In his paper to the Bank’s annual conference on development economics in April, Stiglitz is scathing about the “shock therapy” approach (he also calls it “blitzkrieg”) to the reforms. He argues for “continuous change – trying to preserve social capital that cannot be easily reconstructed.” Attitudes towards the recent reforms, he says, were like those of the bolsheviks (yes, he acknowledges the irony) who were intent on destroying the social institutions of the Russia they took over in 1918. But the Chinese seem to have learned from the failures of the Great Leap Forward and the Cultural Revolution. “They chose the path of incrementalism (`crossing the river by groping for the stones at one at a time’) and non-ideological pragmatism (`the question is not whether the cat is black or white, but whether or not it catches the mice’). They had the wisdom to `know they didn’t know what they were doing’ so they didn’t jump of the cliff after being assured by experts that they would be jumping over the chasm in just one more great leap forward.”

While Stiglitz seems unaware of the New Zealand experience (he visited here in 1968), the relevance of his analysis to the New Zealand experience is extraordinary.

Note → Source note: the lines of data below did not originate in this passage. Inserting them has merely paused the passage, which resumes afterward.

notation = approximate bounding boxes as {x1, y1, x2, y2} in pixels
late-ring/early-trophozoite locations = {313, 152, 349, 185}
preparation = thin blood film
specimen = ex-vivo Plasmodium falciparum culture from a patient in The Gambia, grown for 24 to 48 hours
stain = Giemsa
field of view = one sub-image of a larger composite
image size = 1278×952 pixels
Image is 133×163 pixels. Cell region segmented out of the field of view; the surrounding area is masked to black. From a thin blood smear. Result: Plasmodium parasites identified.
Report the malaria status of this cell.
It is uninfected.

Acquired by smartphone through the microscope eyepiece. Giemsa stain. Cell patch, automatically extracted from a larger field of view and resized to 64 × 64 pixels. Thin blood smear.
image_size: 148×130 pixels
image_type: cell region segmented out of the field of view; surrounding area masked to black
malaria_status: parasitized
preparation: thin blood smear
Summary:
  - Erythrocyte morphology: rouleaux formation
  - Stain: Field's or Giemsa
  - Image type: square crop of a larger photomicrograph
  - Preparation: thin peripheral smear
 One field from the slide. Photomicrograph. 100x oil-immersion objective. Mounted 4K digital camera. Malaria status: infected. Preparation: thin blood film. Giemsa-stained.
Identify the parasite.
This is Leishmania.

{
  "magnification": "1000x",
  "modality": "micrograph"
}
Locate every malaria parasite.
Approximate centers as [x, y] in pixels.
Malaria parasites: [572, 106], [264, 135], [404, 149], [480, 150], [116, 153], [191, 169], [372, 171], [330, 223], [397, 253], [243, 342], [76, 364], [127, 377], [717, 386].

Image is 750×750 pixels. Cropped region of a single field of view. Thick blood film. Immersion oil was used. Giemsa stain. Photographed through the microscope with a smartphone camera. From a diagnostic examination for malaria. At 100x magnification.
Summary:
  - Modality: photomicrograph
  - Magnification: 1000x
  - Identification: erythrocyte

My book, The Commercialisation of New Zealand, argues along very similar lines, and its successor, The Whimpering of the State: Policy after MMP, due out this month, provides much detail about the way that social institutions have been damaged by our reforms.

Stiglitz, and his associates, are not arguing for an anti-market stance. His theoretical works (and textbook) show a tremendous respect for (and insight to) the power of the market system, and he would certainly support an open economy based on private property. But his account also recognizes the importance of society, with the government playing a positive role. His paper ends with “The [transition] countries – and their advisors – will have learned from the many bitter and disappointing failures – and the few successes – of the past decade.” Thoughtful New Zealanders will say “Amen”.